投与12週間後のウイルス学的著効率95%達成
2013年の日本のC型肝炎ウイルス(HCV)患者数が150万人と推計(国立感染研究所)されているなか、昨年よりインターフェロンフリーの経口C型肝炎治療薬の発売が相次いでいる。日本人に多いC型慢性肝炎ジェノタイプ1型治療薬として、アッヴィ合同会社が2015年9月28日に製造販売承認を取得したのは「ヴィキラックス(R)」だ。
埼玉医科大学消化器内科・肝臓内科教授の持田智先生
その発売に先立って、同社は12月1日にプレスセミナーを開催。埼玉医科大学消化器内科・肝臓内科教授の持田智先生がインターフェロンフリー時代における最新の治療法について講演した。
ヴィキラックスは、2種の直接作用型抗ウイルス剤であるパリタプレビル(PTV)/リトナビルとオムビタスビル(OBV)の配合錠。12週間にわたって固定用量を1日1回服用する。第3相臨床試験であるGIFT-1試験の主要評価項目である投与12週間後のウイルス学的著効率(SVR12)は95%を達成した。
持田先生は、「特に日本人に多いジェノタイプ1b型に強力に効く」と強調。投与する際の問題点として、PTVの血中の消失半減期が速いことを挙げ、「これを補うために、ブースターという血中濃度を上げるリトナビルが配合剤の中に入っている。PTVは肝臓の肝細胞の中のCYP3A4という薬物代謝酵素で代謝されるが、それと同じ酵素で代謝されるリトナビルを入れておくと、競合し、PTVの血中濃度があまり下がらない」と説明した。よって、PTVの1日1回の投与が可能になったとしている。
中等度以上の肝障害患者で血中濃度上がる場合も
ヴィキラックスの利点として、尿中でなく、糞便中に排出されるため、腎臓が悪い人でも安心して服用できることが挙げられた。実際、腎機能障害が軽度、中等度、重度のいずれでもOBVの血中濃度はほとんど変わらず、PTVは重症の場合に20%程度濃度が上がるが、「体に害はない」(持田先生)。また、リトナビルはいずれでも血中濃度が上昇するが、「併用薬を工夫すれば済む」(持田先生)という。
一方で、肝機能障害がある人には「注意が必要」(持田先生)。中等度以上の肝障害だと血中濃度が上がり、特に腹水や肝性脳症がある人は非常に高くなるため、持田先生は「肝障害が進んでいる人には不向きな薬」と話している。
HCV患者にはこれまで、注射薬のインターフェロンを用いた治療が中心だったが、経口薬の開発により、インターフェロンでの治療が受けられなかった、効果が見られなかった患者に新たな治療の選択肢がますます増えることが期待される。

* _指示_:
本文から、「持田先生は、「特に日本人に多」を含む語句で始まり「ます増えることが期待される。」で終わる部分を、一字一句変えずに書き写してください。 本文に書かれている内容だけを根拠としてください。

* _出典情報_:
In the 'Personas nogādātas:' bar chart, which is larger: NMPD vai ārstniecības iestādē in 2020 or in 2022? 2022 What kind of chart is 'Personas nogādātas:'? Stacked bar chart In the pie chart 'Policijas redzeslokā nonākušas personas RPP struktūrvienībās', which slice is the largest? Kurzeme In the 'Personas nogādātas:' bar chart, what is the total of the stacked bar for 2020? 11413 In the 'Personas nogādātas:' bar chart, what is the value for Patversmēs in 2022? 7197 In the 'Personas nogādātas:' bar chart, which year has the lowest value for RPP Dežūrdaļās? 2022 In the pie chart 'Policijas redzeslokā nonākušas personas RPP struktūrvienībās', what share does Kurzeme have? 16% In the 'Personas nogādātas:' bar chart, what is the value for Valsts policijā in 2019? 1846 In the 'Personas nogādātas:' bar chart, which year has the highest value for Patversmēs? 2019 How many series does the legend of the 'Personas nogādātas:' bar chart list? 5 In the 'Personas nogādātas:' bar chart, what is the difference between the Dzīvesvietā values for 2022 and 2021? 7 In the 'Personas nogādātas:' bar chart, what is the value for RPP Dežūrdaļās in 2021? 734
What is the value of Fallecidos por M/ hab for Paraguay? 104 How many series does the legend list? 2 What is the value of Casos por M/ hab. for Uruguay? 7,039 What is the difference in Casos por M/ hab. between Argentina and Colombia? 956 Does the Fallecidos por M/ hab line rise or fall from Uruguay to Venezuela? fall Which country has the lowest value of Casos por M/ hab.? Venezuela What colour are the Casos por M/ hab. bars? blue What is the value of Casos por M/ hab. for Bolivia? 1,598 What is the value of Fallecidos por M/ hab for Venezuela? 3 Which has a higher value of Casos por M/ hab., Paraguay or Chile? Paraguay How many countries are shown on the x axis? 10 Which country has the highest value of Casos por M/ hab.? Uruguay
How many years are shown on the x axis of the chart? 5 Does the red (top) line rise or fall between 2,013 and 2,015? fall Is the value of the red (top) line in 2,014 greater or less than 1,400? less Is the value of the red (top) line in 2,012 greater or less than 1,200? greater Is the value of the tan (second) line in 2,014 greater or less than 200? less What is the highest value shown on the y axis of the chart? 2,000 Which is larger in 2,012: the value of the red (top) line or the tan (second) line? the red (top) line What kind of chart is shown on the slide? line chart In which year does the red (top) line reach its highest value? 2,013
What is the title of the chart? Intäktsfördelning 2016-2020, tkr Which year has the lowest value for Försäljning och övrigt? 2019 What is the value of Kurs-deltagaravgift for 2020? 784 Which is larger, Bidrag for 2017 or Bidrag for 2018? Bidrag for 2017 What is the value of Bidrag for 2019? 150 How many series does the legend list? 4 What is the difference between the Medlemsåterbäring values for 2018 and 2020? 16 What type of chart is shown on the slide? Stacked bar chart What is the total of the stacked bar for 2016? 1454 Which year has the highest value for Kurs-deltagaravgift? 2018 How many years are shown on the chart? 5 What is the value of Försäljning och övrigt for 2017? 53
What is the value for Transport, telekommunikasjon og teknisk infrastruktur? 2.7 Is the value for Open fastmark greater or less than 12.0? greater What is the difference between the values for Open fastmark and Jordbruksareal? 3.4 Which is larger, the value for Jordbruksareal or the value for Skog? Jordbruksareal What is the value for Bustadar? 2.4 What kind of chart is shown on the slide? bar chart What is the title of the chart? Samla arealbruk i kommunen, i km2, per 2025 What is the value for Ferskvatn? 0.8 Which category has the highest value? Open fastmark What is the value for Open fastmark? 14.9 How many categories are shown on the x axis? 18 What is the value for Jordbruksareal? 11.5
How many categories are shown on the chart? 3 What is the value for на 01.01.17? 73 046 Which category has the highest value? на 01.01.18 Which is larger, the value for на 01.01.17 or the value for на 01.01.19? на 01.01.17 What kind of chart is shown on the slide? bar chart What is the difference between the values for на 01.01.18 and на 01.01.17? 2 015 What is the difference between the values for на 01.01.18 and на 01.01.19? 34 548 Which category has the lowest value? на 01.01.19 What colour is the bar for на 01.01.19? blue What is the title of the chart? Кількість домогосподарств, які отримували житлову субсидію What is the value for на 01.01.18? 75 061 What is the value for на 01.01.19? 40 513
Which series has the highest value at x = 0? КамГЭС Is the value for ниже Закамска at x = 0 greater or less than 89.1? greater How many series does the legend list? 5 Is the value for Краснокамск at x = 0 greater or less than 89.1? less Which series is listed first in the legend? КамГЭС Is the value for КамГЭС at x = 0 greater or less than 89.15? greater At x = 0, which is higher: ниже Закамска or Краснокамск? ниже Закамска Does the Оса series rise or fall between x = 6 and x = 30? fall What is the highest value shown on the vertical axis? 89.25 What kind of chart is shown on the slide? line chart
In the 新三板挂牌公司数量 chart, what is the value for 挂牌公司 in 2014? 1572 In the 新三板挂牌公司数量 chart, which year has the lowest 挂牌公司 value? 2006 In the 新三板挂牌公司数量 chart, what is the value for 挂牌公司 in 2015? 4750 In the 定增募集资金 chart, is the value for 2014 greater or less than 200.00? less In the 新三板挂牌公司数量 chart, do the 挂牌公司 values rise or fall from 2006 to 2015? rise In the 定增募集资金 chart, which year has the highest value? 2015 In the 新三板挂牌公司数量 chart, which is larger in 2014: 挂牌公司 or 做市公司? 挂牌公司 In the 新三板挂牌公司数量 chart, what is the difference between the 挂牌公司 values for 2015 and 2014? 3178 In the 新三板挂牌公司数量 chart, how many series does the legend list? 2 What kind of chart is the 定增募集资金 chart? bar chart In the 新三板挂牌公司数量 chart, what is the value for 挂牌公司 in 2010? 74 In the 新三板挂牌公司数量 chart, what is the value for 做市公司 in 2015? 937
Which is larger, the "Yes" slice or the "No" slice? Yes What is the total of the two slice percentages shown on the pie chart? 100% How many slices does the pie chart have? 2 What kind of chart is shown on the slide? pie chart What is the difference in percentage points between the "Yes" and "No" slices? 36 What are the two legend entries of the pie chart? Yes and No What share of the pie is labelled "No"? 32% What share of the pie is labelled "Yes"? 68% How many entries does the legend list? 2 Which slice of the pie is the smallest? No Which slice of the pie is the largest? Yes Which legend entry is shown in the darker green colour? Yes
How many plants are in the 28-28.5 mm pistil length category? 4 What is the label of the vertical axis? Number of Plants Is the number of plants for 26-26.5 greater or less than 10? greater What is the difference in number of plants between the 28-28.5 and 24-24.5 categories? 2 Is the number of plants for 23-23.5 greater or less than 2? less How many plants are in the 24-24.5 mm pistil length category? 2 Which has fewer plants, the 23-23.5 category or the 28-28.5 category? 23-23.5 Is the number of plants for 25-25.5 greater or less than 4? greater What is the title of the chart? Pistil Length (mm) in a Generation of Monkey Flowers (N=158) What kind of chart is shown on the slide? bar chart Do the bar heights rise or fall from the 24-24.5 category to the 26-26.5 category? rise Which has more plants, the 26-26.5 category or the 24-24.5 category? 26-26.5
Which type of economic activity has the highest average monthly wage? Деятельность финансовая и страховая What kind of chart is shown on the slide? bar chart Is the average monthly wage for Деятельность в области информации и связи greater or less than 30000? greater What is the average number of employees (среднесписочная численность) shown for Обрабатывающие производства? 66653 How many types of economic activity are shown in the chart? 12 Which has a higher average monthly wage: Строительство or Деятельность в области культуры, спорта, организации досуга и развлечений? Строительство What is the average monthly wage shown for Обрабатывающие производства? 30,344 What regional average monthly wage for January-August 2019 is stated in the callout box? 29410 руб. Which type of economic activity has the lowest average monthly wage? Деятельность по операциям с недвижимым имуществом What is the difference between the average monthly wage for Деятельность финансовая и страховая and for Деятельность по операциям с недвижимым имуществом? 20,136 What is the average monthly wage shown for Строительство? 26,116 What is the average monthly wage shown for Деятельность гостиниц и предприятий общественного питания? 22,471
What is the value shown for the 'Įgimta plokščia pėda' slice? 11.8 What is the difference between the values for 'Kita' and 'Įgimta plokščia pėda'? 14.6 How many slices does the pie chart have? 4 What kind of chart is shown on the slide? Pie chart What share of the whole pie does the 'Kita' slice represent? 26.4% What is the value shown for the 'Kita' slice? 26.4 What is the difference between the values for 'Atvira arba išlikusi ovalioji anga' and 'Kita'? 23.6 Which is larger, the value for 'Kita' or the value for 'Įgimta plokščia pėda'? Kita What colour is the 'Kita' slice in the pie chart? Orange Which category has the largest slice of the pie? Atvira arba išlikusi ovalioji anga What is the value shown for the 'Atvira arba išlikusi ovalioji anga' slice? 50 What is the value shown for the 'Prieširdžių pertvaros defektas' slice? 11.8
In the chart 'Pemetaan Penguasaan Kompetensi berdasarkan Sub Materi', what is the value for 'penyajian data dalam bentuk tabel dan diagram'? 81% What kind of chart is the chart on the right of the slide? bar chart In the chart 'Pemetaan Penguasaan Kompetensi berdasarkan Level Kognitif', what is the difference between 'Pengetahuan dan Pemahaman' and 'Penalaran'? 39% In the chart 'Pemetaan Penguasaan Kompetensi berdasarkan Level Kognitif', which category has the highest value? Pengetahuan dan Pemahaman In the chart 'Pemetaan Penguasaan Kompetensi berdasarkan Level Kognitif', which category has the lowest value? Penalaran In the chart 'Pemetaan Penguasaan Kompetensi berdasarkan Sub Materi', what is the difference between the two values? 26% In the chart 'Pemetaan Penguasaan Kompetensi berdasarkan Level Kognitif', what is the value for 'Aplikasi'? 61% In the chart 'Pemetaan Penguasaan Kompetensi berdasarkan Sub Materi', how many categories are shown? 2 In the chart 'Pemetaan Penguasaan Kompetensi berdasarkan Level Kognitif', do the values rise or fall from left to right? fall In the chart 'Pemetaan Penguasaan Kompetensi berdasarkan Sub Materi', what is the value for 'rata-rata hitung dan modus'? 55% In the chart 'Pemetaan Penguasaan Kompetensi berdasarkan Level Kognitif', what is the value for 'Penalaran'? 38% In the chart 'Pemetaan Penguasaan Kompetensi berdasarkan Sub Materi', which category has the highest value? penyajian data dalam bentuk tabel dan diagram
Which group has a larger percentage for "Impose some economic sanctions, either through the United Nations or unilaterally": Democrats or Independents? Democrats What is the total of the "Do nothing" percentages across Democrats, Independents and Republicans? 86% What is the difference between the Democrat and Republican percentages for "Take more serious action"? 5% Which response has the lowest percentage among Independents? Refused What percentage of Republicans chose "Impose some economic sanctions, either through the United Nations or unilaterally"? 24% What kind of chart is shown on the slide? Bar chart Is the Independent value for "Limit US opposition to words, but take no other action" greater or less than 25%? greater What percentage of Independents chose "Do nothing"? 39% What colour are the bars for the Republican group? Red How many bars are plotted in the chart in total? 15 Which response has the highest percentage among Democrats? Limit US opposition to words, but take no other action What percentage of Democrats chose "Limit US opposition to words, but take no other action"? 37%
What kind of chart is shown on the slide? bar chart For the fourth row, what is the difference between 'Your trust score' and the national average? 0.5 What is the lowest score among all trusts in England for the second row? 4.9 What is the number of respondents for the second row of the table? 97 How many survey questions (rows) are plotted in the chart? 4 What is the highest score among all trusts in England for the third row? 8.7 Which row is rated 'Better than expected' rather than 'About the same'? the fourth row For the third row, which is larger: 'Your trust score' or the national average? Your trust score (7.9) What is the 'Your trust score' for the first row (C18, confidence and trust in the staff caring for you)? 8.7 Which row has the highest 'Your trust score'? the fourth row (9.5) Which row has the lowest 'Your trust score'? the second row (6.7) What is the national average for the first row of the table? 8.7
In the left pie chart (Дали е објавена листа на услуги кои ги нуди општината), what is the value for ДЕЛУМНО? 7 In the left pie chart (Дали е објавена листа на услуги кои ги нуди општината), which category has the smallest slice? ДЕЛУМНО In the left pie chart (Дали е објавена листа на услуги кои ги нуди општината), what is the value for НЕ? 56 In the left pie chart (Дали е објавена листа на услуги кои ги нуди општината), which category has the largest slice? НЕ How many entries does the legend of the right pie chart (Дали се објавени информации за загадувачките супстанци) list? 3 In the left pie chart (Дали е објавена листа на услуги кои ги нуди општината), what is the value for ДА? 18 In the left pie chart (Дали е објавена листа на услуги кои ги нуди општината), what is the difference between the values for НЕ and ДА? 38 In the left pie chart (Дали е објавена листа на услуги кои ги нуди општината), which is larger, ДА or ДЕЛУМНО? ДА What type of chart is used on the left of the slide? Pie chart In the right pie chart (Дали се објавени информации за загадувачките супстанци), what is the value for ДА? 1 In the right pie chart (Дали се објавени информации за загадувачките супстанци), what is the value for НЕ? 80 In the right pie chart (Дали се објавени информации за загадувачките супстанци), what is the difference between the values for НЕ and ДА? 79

* _解答_:
持田先生は、「特に日本人に多いジェノタイプ1b型に強力に効く」と強調。投与する際の問題点として、PTVの血中の消失半減期が速いことを挙げ、「これを補うために、ブースターという血中濃度を上げるリトナビルが配合剤の中に入っている。PTVは肝臓の肝細胞の中のCYP3A4という薬物代謝酵素で代謝されるが、それと同じ酵素で代謝されるリトナビルを入れておくと、競合し、PTVの血中濃度があまり下がらない」と説明した。よって、PTVの1日1回の投与が可能になったとしている。
中等度以上の肝障害患者で血中濃度上がる場合も
ヴィキラックスの利点として、尿中でなく、糞便中に排出されるため、腎臓が悪い人でも安心して服用できることが挙げられた。実際、腎機能障害が軽度、中等度、重度のいずれでもOBVの血中濃度はほとんど変わらず、PTVは重症の場合に20%程度濃度が上がるが、「体に害はない」(持田先生)。また、リトナビルはいずれでも血中濃度が上昇するが、「併用薬を工夫すれば済む」(持田先生)という。
一方で、肝機能障害がある人には「注意が必要」(持田先生)。中等度以上の肝障害だと血中濃度が上がり、特に腹水や肝性脳症がある人は非常に高くなるため、持田先生は「肝障害が進んでいる人には不向きな薬」と話している。
HCV患者にはこれまで、注射薬のインターフェロンを用いた治療が中心だったが、経口薬の開発により、インターフェロンでの治療が受けられなかった、効果が見られなかった患者に新たな治療の選択肢がますます増えることが期待される。